Exercise brief -
The required output is the stretch from the line containing "Мистический замок Кинта" through the line containing "山海阳西 V1.0.1 安卓版截图4" in the records below, unaltered and with no pictures.

[Excerpted records Boundary: Start]

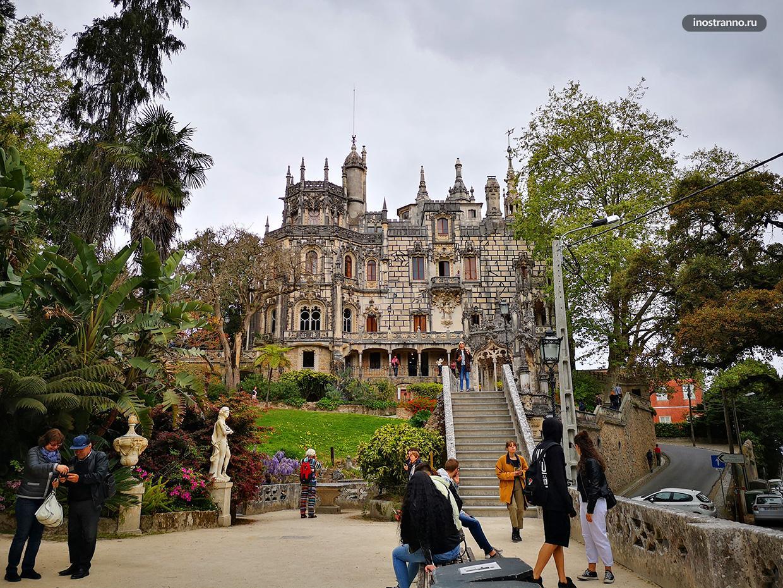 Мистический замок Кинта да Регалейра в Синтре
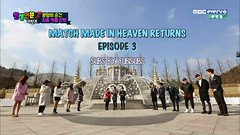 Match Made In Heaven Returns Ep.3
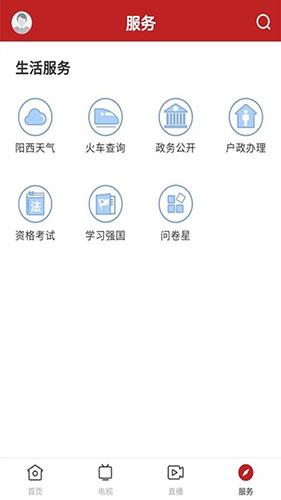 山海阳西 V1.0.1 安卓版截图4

[Excerpted records Boundary: End]
[Excerpted records Boundary: Start]

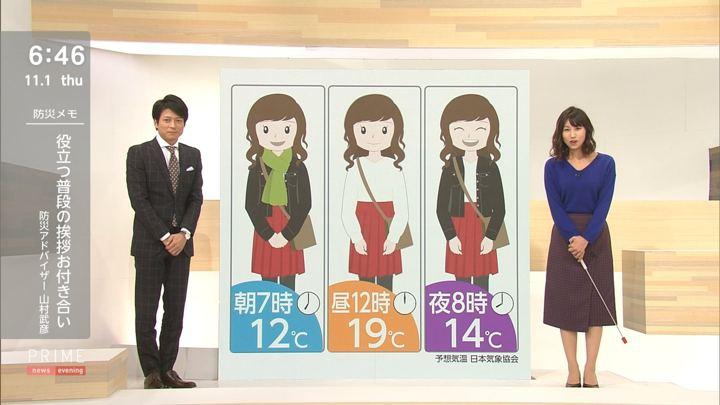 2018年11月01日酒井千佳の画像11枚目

[Excerpted records Boundary: End]

Result of this task -
 Мистический замок Кинта да Регалейра в Синтре
 Match Made In Heaven Returns Ep.3
 山海阳西 V1.0.1 安卓版截图4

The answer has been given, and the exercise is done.